Token Reduction	Method	Total Score ↑	Quality ↑	Semantic ↑	Acceleration ↑
—	Baseline	83.61	84.87	78.59	1.0×
20%	FlexiDiT	81.80	83.22	76.10	1.3×
20%	D2iT	81.84	83.42	75.51	1.2×
20%	SPViT	81.23	82.95	74.36	1.3×
20%	DynaPatch	83.56	84.79	78.62	1.3×
30%	FlexiDiT	80.25	82.02	73.19	1.5×
30%	D2iT	81.08	82.85	74.02	1.4×
30%	SPViT	79.20	81.21	71.18	1.5×
30%	DynaPatch	83.42	84.68	78.36	1.5×
40%	FlexiDiT	79.67	81.94	70.60	1.8×
40%	D2iT	78.38	80.12	71.44	1.7×
40%	SPViT	78.34	80.30	70.51	1.7×
40%	DynaPatch	82.19	83.92	75.29	1.8×

Across all reduction rates, DynaPatch leads the competition, with the gap widening as reduction increases. At 40% reduction, DynaPatch scores 82.19, nearly 4 points higher than the runner-up D2iT (78.38).

Ablation Study¶

Token Reduction	Configuration	Total Score ↑	Acceleration ↑
—	Baseline	83.61	1.0×
20%	w/o Attn-guide	82.28	1.3×
20%	w/ Attn-guide	83.56	1.3×
30%	w/o Attn-guide	82.05	1.5×
30%	w/ Attn-guide	83.42	1.5×
40%	w/o Attn-guide	80.54	1.8×
40%	w/ Attn-guide	82.19	1.8×

Key Findings¶

Attention guidance impact grows with reduction rates: Removing it causes a 1.28 drop at 20% reduction but a 1.65 drop at 40% (82.19 to 80.54). Aggressive reduction requires semantic signals to protect crucial areas.
Router captures temporal dynamics: Visualizations show DynaPatch reliably assigns fine patches to moving foregrounds; as the subject moves, the fine patch region follows, indicating response to cross-frame motion.
Superiority over competitors: Unlike FlexiDiT (no spatial awareness), D2iT (static entropy map), or SPViT (frame-independent pruning), DynaPatch's fine-grained, spatio-temporal joint training maintains consistency and relevance.

Highlights & Insights¶

Savings at the source: Most efficiency methods act after tokenization; DynaPatch optimizes patchification itself, leading to more thorough reduction.
Implicit Timestep Awareness: Handing the noisy latent directly to the router allows it to learn "coarse early, fine late" without explicit embedding—a smart delegation of priors to data.
Differentiable Routing + Soft Budget: ST Gumbel-Softmax paired with soft budget constraints provides a practical recipe for end-to-end training of discrete controllers.
Data-Driven Supervision for Saliency: Selecting specific attention layers/heads via external saliency detectors (U2-Net) is a clever technique for calibrating internal signals as supervision.

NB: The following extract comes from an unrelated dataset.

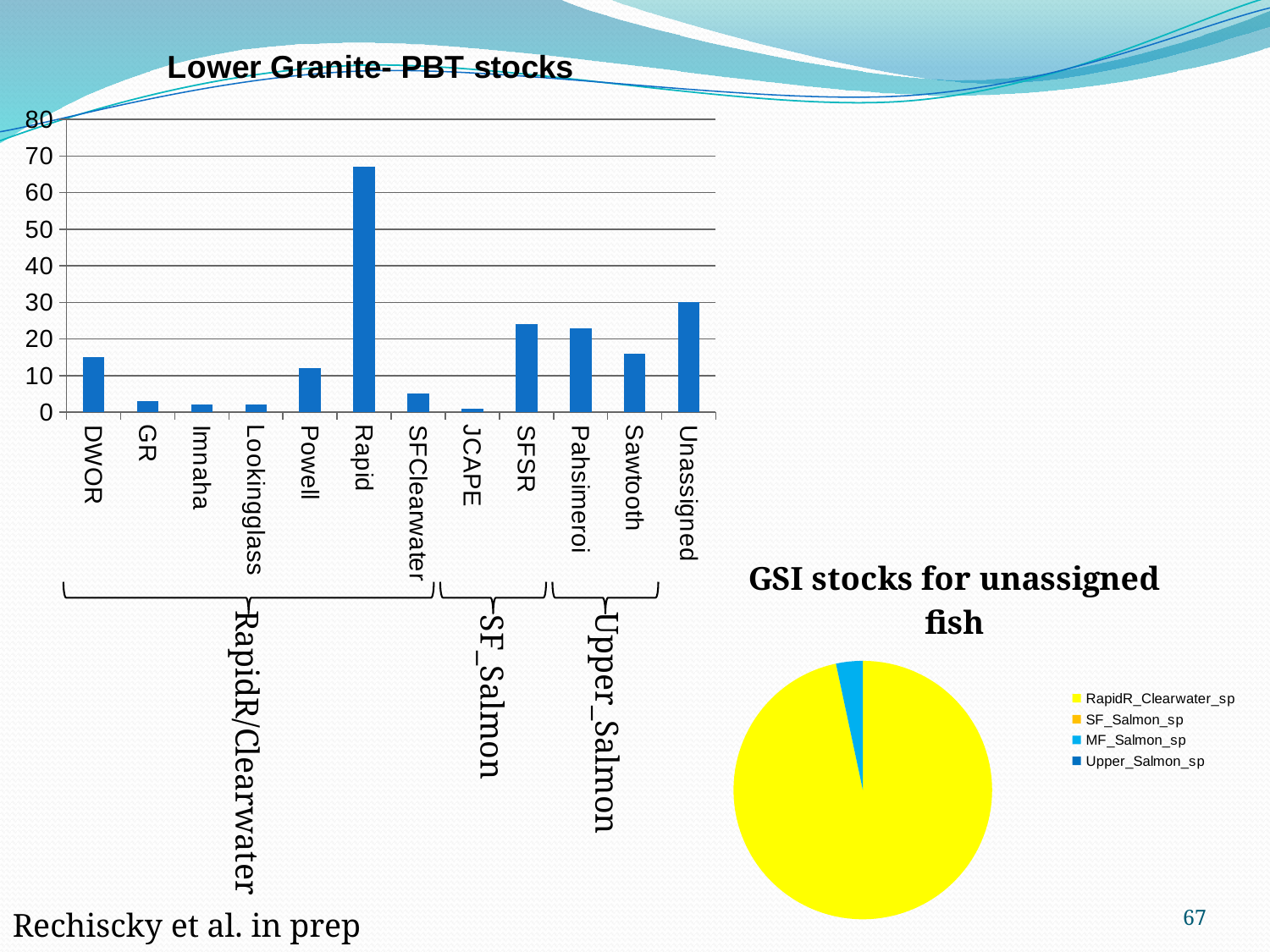
How many entries does the legend of the 'GSI stocks for unassigned fish' chart list? 4 What kind of chart is the 'Lower Granite- PBT stocks' chart? bar chart In the 'Lower Granite- PBT stocks' chart, which is larger, the value for Powell or the value for SFClearwater? Powell In the 'Lower Granite- PBT stocks' chart, how many categories are shown on the x axis? 12 In the 'Lower Granite- PBT stocks' chart, is the value for Sawtooth greater or less than 20? less In the 'Lower Granite- PBT stocks' chart, which category has the highest value? Rapid In the 'Lower Granite- PBT stocks' chart, is the value for Rapid greater or less than 60? greater In the 'Lower Granite- PBT stocks' chart, which is larger, the value for Unassigned or the value for Sawtooth? Unassigned In the 'Lower Granite- PBT stocks' chart, is the value for DWOR greater or less than 10? greater What kind of chart is the 'GSI stocks for unassigned fish' chart? pie chart In the 'Lower Granite- PBT stocks' chart, which category has the lowest value? JCAPE In the 'GSI stocks for unassigned fish' pie chart, which category has the largest slice? RapidR_Clearwater_sp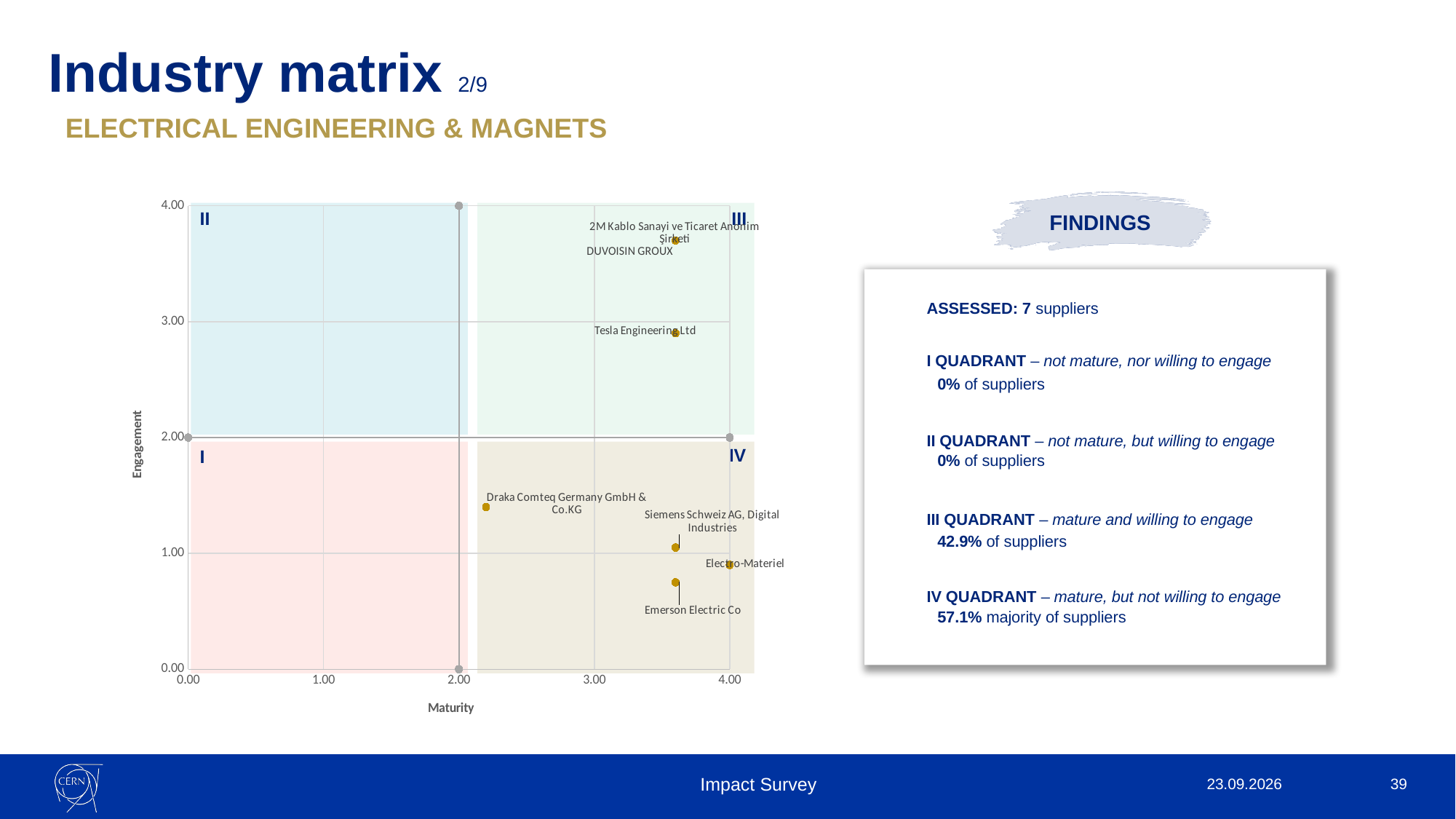
Is the Engagement value for Tesla Engineering Ltd greater or less than 2.00? greater What is the label of the vertical axis of the chart? Engagement What kind of chart is shown on the slide? Scatter chart Is the Engagement value for Tesla Engineering Ltd greater or less than 3.00? less How many suppliers are plotted on the industry matrix chart? 7 Is the Maturity value for Draka Comteq Germany GmbH & Co.KG greater or less than 3.00? less Which has the higher Maturity value, Siemens Schweiz AG, Digital Industries or Draka Comteq Germany GmbH & Co.KG? Siemens Schweiz AG, Digital Industries Which supplier has the lowest Maturity value on the chart? Draka Comteq Germany GmbH & Co.KG What is the label of the horizontal axis of the chart? Maturity Which has the higher Engagement value, Tesla Engineering Ltd or Draka Comteq Germany GmbH & Co.KG? Tesla Engineering Ltd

Limitations & Future Work¶

The main experiments are based on a proprietary 2B Adobe model and 19M dataset, limiting reproducibility. While supplements mention validations on Wan2.1, the core results are hard to verify independently.
Evaluations are primarily at 360p. The performance of acceleration and quality at higher resolutions (where token redundancy is more severe) remains under-explored in the main text.
The candidate patch set is limited to 3 manually chosen sizes. The trade-off between broader candidate sets and stability was not fully detailed.
Requires retraining the router and layers for 20,000 steps with the DiT; it is not a plug-and-play solution for pre-trained models.

vs. FlexiDiT / Lumina-Video: These use timestep-level routing. DynaPatch adds spatial granularity at the cost of requiring a router.
vs. CAT: CAT uses LLMs to set global patch sizes for whole videos. DynaPatch is region-level and content-driven rather than prompt-driven.
vs. D2iT / APT: These use entropy-based routing. DynaPatch provides better alignment with the generation objective via diffusion loss.
vs. SPViT: SPViT prunes tokens frame-by-frame, which can hurt temporal consistency. DynaPatch’s spatio-temporal regions are inherently more coherent.

Rating¶

Novelty: ⭐⭐⭐⭐ Advances dynamic patchification from heuristic-based to spatio-temporal region-level joint training.
Experimental Thoroughness: ⭐⭐⭐⭐ Extensive comparison and ablation, though restricted by proprietary resources.
Writing Quality: ⭐⭐⭐⭐ Clear progression of motivation and well-defined loss functions.
Value: ⭐⭐⭐⭐ Directly addresses the DiT efficiency bottleneck with a generalizable approach.